The second part of Return to Deathworld describes Jason's adventures at the galactic core, strangely mirroring the ancient myth of the Argonauts (including the fact that the hero is named Jason and the battleship's new name is Argo). In fact, Jason recognizes the parallel and attempts to alter the outcome.

In Deathworld vs. Filibusters, the remains of the defeated armada (mentioned in "The Mothballed Spaceship") turn to piracy under the leadership of one Henry Morgan. Jason dinAlt is hired by the same casino he won a fortune from at the start of the series to steal back the money Morgan took from the casino. Jason's plan fails when he and Meta are captured by Morgan's men and taken to their hidden planet. In no time, Jason makes up another daring plan—lead the pirates to Pyrrus for a pirate-Pyrran face-off.

In The Creatures from Hell, strange eruptions occur all over a semi-backward planet.
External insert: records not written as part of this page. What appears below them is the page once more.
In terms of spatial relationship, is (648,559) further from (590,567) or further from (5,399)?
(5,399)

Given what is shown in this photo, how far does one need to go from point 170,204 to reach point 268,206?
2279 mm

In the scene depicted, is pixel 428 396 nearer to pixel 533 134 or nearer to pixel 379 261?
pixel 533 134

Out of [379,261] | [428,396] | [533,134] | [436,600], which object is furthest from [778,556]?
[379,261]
Unknown creatures are seen rising from the lava. As usual, the planetary authorities turn to Pyrrus for help. As the Pyrrans begin to investigate, the truth is revealed about the rulers of the planet and the crops they are growing there.

In Foes in Intelligence, super-titled Deathworld 7, the Roog civilization plans to invade Pyrrus. In order to ensure the success of the operation, they decide to kidnap one of the Pyrran leaders for study. As luck would have it, instead of their original target (Kerk Pyrrus), the Roogs kidnap Jason dinAlt—the only Pyrran who would even think of trying to convince the captors that "trade is better than war".